Implement your own Arduino program (Visit Arduino Website for reference):

• Define your servo object and attach the servo using servo attach() function in the setup code.

• Define initial angle of the servo, servoPosition = 0.

• For every time step dt, increase servoPosition and update it to your servo using servo write() function.

• When the servo completes a half circle (i.e. 180°), reset its position and repeat the process.

• Print the servo position through the serial port at every time step.

By completing this task, your program must be able to rotate the servo over 180° span repeatedly.

Task 2 – Ultrasonic Module Integration

Connect the ultrasonic module to the Arduino. Integrate the distance measurement code you completed in Lab 1 – Microcontroller Programming to your servo control loop.

Print the measured distance together with the servo position through the serial monitor at every time step.

Hint: the time step dt is directly related to the pulse repetition frequency in Lab 1. Remember to set this value accordingly in order to get the correct measurements.

By completing this task, your program must be able to return the measured distance and the servo position, while the servo motor is sweeping over 180° repeatedly.

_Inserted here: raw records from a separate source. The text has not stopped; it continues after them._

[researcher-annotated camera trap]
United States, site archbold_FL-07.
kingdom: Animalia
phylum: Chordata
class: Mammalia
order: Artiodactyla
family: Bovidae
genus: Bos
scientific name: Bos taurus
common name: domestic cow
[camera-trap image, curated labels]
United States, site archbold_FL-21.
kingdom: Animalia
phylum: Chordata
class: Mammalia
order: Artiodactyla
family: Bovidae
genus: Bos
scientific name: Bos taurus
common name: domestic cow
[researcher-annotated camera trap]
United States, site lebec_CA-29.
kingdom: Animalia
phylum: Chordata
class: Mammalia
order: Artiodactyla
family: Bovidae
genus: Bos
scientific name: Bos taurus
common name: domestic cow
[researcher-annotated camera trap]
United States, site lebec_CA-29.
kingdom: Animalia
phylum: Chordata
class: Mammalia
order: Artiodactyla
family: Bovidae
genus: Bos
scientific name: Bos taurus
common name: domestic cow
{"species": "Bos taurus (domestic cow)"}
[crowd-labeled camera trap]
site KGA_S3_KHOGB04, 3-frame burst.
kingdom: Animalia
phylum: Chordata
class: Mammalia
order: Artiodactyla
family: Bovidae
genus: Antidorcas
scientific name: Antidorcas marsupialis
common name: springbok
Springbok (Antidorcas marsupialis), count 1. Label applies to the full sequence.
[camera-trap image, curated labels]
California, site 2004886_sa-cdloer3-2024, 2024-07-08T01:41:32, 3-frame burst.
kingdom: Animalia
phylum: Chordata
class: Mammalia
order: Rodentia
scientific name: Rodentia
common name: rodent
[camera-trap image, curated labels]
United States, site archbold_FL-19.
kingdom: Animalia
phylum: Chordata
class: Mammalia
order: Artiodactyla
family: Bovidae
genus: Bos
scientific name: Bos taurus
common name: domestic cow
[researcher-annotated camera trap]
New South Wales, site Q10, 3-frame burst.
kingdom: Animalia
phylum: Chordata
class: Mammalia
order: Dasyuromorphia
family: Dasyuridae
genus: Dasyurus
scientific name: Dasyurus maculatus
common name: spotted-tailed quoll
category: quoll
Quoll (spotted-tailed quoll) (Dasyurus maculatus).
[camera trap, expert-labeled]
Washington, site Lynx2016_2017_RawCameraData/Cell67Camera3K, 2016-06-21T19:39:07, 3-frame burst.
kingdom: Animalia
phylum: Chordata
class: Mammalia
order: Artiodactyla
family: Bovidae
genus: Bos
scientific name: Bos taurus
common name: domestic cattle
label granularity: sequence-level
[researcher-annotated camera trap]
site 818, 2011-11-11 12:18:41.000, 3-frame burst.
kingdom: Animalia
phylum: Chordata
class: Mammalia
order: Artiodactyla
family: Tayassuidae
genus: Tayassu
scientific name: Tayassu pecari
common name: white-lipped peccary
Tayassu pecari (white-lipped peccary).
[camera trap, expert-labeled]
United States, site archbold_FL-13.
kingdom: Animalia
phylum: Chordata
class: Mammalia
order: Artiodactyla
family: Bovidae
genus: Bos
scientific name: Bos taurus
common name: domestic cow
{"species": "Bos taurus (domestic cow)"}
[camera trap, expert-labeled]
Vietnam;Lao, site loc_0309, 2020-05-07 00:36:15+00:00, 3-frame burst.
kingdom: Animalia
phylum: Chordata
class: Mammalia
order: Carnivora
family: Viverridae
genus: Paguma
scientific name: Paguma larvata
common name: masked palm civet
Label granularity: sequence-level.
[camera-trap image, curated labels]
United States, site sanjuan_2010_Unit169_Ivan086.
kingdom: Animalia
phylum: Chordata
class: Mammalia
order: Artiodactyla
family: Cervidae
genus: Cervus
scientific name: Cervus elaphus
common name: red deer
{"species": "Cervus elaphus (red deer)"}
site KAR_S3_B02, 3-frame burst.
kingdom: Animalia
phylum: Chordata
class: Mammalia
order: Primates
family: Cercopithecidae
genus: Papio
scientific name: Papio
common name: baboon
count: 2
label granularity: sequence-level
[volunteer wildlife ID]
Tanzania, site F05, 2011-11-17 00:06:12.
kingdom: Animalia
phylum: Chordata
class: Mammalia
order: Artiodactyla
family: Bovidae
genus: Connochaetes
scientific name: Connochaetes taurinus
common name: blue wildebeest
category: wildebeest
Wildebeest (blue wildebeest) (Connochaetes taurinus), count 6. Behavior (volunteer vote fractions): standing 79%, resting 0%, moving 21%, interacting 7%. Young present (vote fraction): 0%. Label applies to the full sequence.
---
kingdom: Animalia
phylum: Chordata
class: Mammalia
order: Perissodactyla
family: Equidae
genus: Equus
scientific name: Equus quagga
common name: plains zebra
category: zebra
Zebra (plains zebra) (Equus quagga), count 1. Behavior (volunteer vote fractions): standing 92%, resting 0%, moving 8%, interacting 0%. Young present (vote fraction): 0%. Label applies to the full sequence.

Record this data in the table provided on page 6.

Time Step                            Measured distance (cm)                            Servo position (Degrees)

1                                                                                                                        0

2                                                                                                                       10

3                                                                                                                       20

.                                                                                                                         .

.                                                                                                                         .

N                                                                                                                      180

Task 3 – Data Page

After completing Task 1 to 2, please call the lab supervisor to check your setup and demonstrate the recorded data.